Zunächst also die Weißen:
1. Mas Garrian 2008, Macabeo und Grenache blanc, kein Alkohol und kein Preis.
Auch kein Etikett auf der Flasche, denn der Wein kommt gar nicht in den Verkauf. In der Nase ist Klebstoff der total dominierende Ton, Uhu bis zum Abwinken. Dann spüre ich den Alkohol, später auch angenehmere Noten wie Akazienblüte und Ananas. Irgendwie riecht der Wein auch leicht nach Bowle, nach giftiger Bowle aber. Hui, was für ein Anfang! Am Gaumen wird es ein wenig braver: mittlere Intensität, sehr schöne Säure, aber leicht belegt, eine gewisse Traubenzuckeranmutung, aber weiterhin irgendein giftiger Ton drin. Ob jetzt die flüchtige Säure und die oxidative Fino-Note im Abgang etwas damit zu tun haben, dass der Wein schon länger offen ist, weiß ich nicht. Sehr risikoreiche Weinbereitung, nehme ich an. Nach all diesen bösen Worten vergebe ich dennoch relativ wohlwollende 13 MP, denn die feine Säure und die pflanzlich-kräuterige Anmutung lassen einen guten Charakter durchscheinen.
2. Mas Garrian 2007, dieselben Rebsorten, wieder nicht im Verkauf, diesmal bewusst unfiltriert und ungeschwefelt.

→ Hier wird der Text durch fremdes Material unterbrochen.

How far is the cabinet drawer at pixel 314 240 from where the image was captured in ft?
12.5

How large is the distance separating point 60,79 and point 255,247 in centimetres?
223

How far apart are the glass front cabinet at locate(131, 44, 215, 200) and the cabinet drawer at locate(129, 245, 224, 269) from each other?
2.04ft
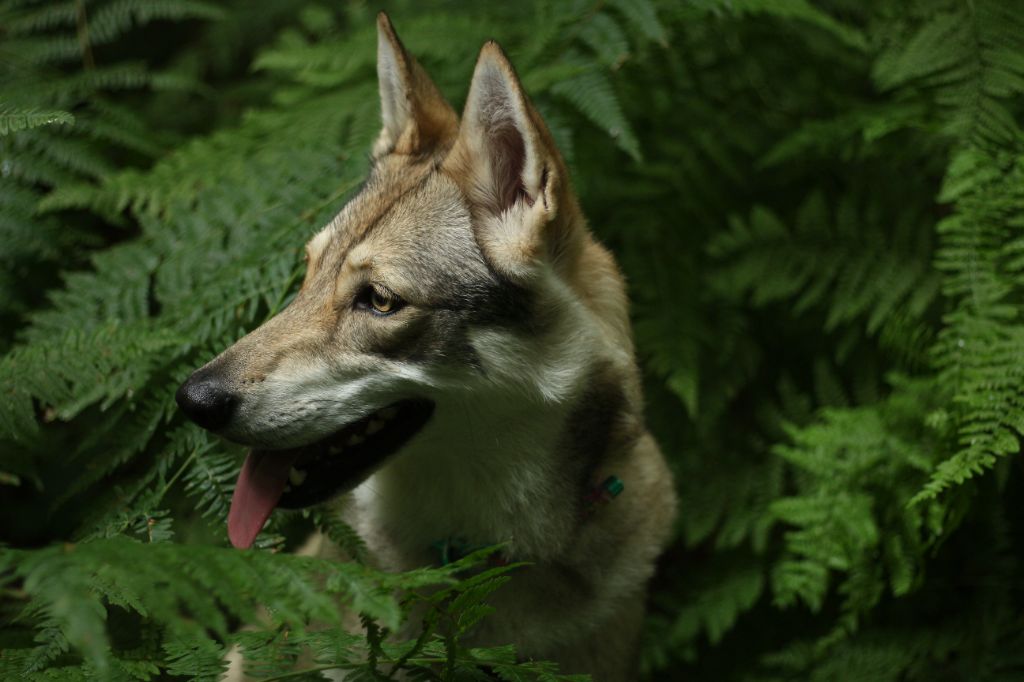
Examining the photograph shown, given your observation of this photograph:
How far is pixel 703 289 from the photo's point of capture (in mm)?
4605

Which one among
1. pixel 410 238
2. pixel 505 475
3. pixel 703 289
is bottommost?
pixel 703 289

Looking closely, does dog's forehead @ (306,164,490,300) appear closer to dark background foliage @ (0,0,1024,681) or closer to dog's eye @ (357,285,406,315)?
dog's eye @ (357,285,406,315)

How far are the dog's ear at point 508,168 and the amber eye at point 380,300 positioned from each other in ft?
1.15

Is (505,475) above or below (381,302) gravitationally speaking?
below

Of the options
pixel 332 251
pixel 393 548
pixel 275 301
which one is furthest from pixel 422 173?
pixel 393 548

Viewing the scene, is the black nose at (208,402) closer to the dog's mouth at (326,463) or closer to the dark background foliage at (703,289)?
the dog's mouth at (326,463)

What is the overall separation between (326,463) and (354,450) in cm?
10

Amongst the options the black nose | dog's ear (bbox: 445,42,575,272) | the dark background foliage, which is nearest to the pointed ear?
dog's ear (bbox: 445,42,575,272)

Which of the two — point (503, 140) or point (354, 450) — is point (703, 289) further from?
point (354, 450)

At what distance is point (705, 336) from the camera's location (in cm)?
440

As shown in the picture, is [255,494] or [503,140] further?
[503,140]

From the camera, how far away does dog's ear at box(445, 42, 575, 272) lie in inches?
116

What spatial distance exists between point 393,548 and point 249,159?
213 centimetres

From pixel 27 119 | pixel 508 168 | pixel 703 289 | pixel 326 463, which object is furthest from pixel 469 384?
pixel 703 289
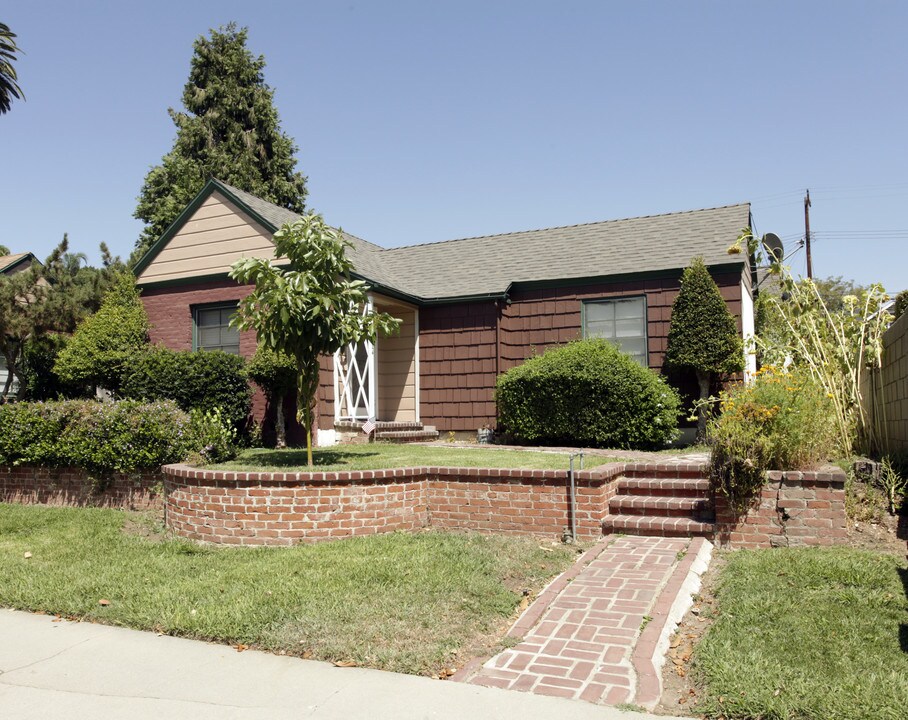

Da wundert es mich nicht, dass der Wein trüb und bräunlich ist. An der Nase gewisse oxidative Noten, aber erstaunlich dezent. Anklänge an Most, säuerlichen Apfel, leicht vegetal. Am Gaumen kommt dann die ganze Palette ungeschwefelter Weine: mostiger Saft, leicht flüchtige Säure, an der Zunge allerdings eine birnensüße Anmutung. Der Wein mildert sich zusehends. Für mich sind das Noten von angebrannten Rosinen, Streuselkuchen, säuerlichem Backapfel (Boskoop) und Tannin wie von einer langen Maischestandzeit. Die Säure ist dagegen erstaunlich frisch, und verglichen mit anderen schwefelfreien Weinen, die ich kenne, finde ich den Mas Garrian verblüffend trinkig. Man muss sich natürlich auf den Stil einlassen. Auch wenn hier die Reinton-Fraktion aufschreien wird, ich gebe dem Wein 15 MP.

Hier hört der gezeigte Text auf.